Riding the hype wave of blockchain technology, the gaming industry has been witnessing an accelerating momentum towards GameFi – the blend of gaming and finance. Nonetheless, the piercing descent of Illuvium’s token price shines a light on the pressing concerns looming over GameFi’s rosy façade.
As a high-profile crypto game, Illuvium became a beacon of anticipation within the community, but its ILV token price fell dramatically by 97% since 2021. Issues arising from frequent delays, unfinished games, and underperforming titles are common headaches casting shadows over the acclaimed promise of blockchain gaming.

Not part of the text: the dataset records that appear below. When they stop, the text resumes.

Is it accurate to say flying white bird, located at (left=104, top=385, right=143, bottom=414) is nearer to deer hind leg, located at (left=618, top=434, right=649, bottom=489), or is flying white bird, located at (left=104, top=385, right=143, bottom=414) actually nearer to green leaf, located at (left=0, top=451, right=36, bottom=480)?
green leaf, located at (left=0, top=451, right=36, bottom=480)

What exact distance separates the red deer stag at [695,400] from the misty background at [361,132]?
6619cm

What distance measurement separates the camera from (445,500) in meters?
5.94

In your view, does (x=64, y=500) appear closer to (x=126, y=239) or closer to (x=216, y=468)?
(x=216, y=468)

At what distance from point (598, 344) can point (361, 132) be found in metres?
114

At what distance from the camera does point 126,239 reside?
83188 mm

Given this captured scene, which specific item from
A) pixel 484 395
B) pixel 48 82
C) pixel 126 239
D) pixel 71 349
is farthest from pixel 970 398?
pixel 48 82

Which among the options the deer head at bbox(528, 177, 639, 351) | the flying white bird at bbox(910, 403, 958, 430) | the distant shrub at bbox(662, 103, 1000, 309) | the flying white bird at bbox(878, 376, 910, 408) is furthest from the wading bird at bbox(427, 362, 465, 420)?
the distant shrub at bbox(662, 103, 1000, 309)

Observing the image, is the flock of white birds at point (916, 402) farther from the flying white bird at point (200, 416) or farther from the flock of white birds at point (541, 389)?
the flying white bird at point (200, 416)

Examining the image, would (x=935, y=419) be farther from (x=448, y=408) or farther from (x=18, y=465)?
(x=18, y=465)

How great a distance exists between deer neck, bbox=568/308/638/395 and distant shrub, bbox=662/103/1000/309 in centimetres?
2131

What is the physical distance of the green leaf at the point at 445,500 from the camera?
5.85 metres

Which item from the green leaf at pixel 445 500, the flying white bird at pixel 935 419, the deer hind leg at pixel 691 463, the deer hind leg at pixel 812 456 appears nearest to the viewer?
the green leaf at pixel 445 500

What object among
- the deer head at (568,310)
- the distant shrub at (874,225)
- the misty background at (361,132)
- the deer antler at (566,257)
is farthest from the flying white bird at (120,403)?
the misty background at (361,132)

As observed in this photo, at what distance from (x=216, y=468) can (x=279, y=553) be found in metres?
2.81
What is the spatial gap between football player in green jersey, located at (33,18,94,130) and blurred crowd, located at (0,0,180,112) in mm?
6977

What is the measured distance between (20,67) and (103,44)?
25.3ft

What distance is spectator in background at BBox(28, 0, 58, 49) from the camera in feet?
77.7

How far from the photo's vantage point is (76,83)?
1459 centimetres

Many anticipated blockchain games, including Illuvium, reportedly forwent substantial creation measures in their pursuit of liquidity. The problem, however, lies in the fact that impressive aesthetics and immersive gameplay do not translate into market stability. GameFi, in essence, stumbled because of the latent omission of prioritizing player experience quality.
Take as an example Pixelmon, a AAA blockchain game project. Selling around $70 million worth of NFTs prior to launch, the game ended up sparking disappointment among gamers due to the discrepancy between its promotion and delivered experience.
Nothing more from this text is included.